──────── TEXTAUSZUG ────────
Die PEPP-PT-Technologie ist in den vergangenen Wochen von mehr als hundert Wissenschaftlern und Unternehmen aus acht europäischen Ländern gemeinsam entwickelt worden. Das Konzept greift auf den Funkstandard Bluetooth Low Energy zurück. Hat ein Nutzer die App installiert, so wird eine pseudonymisierte ID erstellt. Diese ID wird beim Kontakt mit einem anderen App-Nutzer untereinander ausgetauscht und auch dem Smartphone lokal gespeichert. Infiziert sich einer der Nutzer, so leitet das Smartphone die ID an einen zentralen Server weiter. Die Kontaktpersonen werden anschließend über eine mögliche Infektion informiert.
──────── GEZEIGTE DATEN ────────
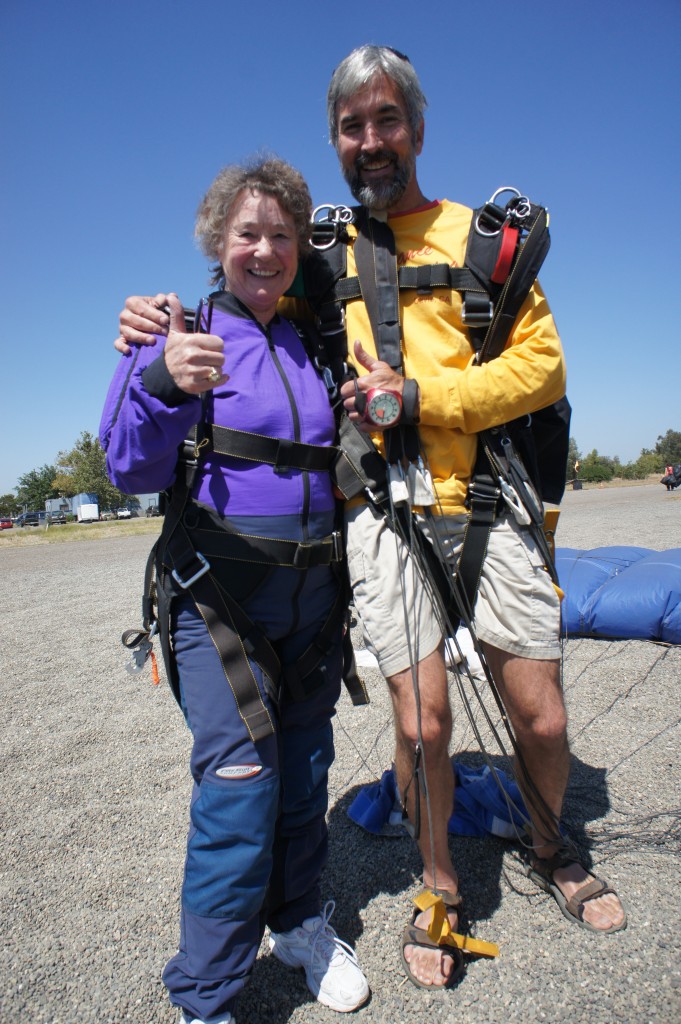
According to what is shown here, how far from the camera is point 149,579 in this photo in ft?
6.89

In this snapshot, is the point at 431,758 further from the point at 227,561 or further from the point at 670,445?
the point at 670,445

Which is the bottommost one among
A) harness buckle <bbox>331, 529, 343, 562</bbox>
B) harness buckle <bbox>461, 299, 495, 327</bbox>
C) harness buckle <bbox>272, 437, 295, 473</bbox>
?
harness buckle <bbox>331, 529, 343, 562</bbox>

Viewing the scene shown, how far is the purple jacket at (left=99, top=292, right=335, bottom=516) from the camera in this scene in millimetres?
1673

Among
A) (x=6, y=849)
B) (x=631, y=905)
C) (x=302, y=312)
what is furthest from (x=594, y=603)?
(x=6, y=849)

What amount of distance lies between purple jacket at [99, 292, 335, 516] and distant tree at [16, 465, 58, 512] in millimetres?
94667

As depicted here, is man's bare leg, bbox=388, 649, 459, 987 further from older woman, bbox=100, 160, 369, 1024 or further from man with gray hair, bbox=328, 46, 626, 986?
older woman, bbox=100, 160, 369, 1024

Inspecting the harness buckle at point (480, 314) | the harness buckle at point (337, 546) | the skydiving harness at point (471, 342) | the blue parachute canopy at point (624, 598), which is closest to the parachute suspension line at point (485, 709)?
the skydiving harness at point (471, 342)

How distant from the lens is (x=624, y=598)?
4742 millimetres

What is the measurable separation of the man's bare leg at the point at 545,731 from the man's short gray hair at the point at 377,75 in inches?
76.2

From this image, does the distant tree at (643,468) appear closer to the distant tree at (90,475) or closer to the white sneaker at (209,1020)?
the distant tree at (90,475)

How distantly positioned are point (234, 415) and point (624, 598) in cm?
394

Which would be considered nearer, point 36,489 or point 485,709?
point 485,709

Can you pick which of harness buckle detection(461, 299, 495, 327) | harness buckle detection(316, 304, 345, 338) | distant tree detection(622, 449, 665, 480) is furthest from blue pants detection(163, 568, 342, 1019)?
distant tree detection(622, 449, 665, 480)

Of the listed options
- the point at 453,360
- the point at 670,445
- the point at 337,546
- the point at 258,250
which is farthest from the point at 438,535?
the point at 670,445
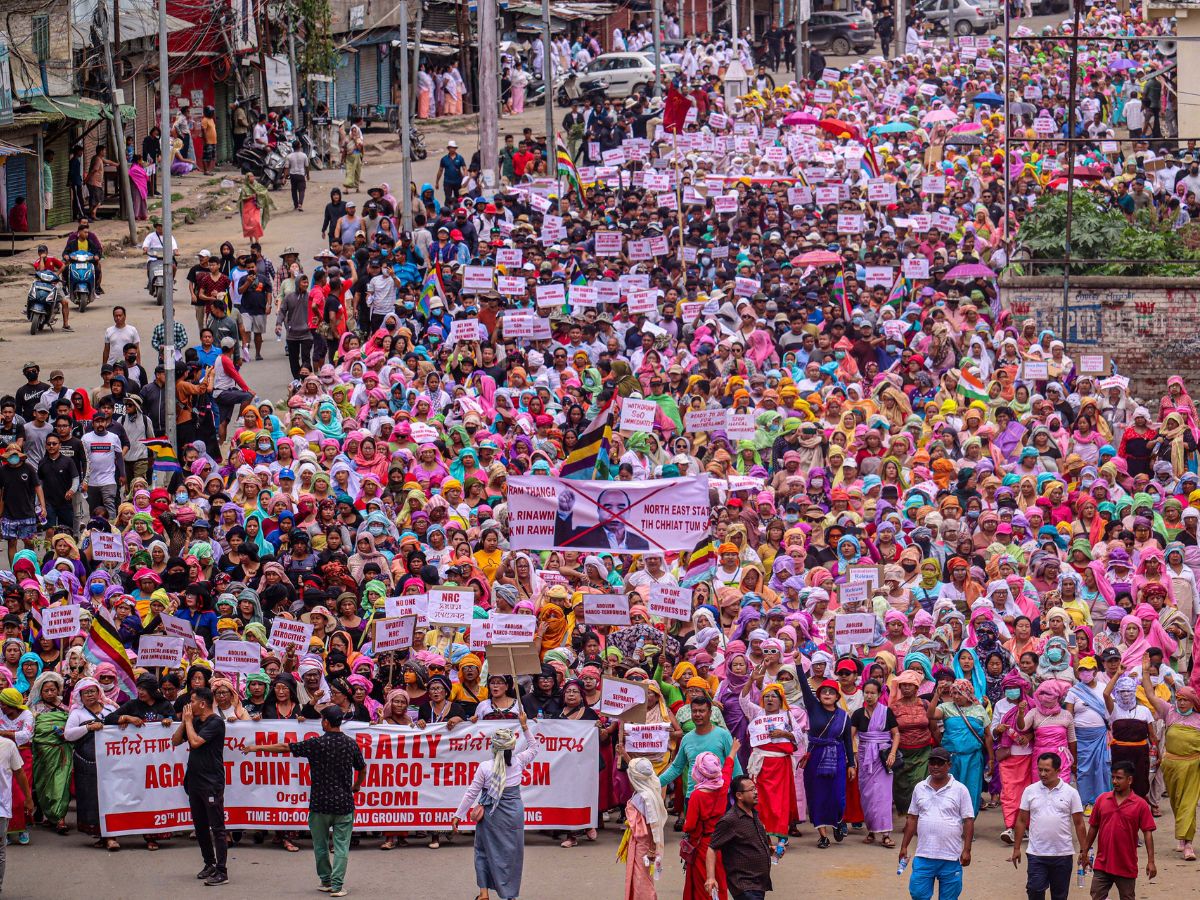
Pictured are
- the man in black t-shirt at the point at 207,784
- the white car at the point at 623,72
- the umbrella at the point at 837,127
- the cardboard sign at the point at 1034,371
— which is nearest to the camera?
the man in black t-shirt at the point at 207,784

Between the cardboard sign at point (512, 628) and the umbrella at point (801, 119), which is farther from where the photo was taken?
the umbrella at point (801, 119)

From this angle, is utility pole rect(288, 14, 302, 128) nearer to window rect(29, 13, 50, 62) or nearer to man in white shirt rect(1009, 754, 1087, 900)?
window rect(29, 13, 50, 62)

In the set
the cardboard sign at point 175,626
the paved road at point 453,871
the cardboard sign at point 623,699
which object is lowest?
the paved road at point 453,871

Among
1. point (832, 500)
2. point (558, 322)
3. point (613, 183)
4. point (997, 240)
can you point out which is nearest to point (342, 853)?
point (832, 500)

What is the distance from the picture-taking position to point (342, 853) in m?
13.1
────────
> AUFGABEN:
a. Führen Sie alle Vorgänge auf, die laut dem Textauszug mit der pseudonymisierten ID geschehen.
b. Auf welchen Funkstandard stützt sich das im Textauszug beschriebene Konzept?

> LÖSUNGEN:
a.
- Sie wird erstellt, sobald ein Nutzer die App installiert hat.
- Sie wird beim Kontakt mit einem anderen App-Nutzer untereinander ausgetauscht.
- Sie wird auf dem Smartphone lokal gespeichert.
- Sie wird vom Smartphone an einen zentralen Server weitergeleitet, wenn sich einer der Nutzer infiziert.

b. Auf Bluetooth Low Energy.